Task prompt »
Pictures found in the material must be left out, and every line returned as written.

Supplied material »
*****

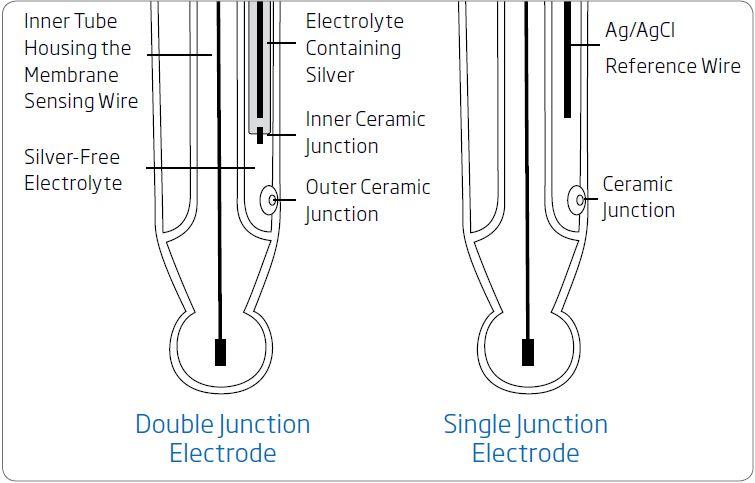 Giunzione singola e Giunzione doppia degli elettrodi pH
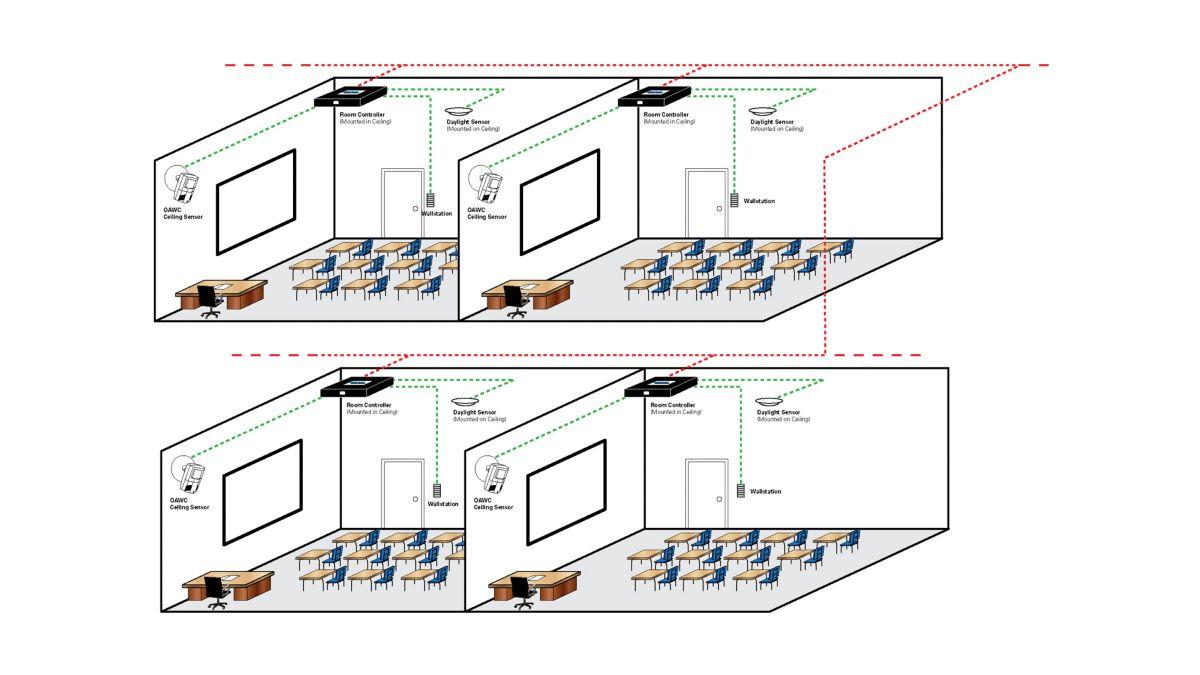 Network Artchitecture
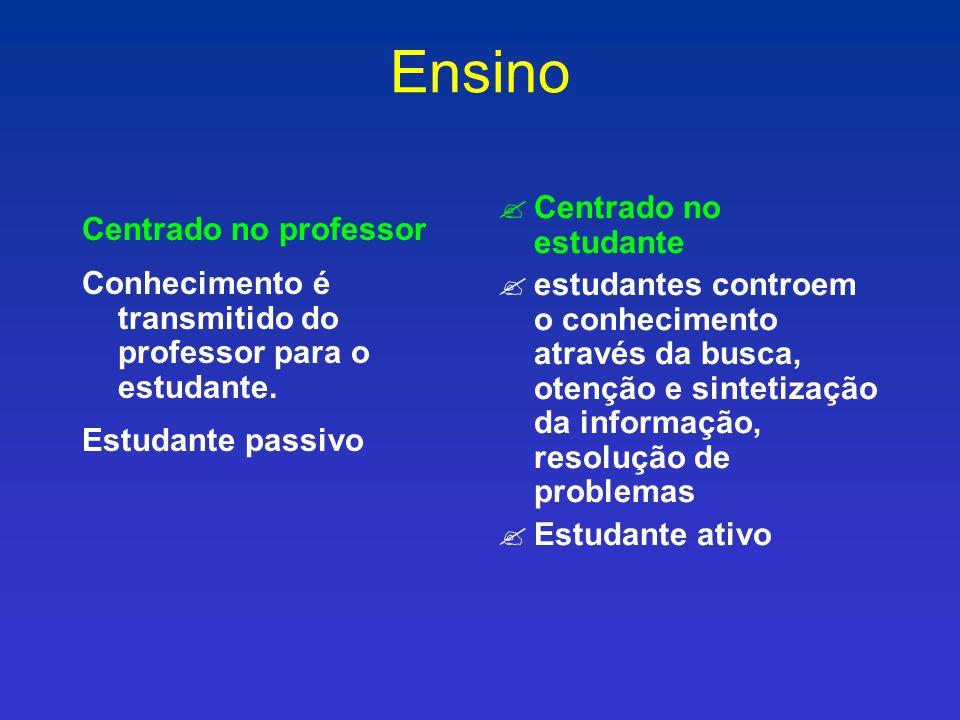 Ensino Centrado no estudante Centrado no professor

*****

Answer space »
 Giunzione singola e Giunzione doppia degli elettrodi pH
 Network Artchitecture
 Ensino Centrado no estudante Centrado no professor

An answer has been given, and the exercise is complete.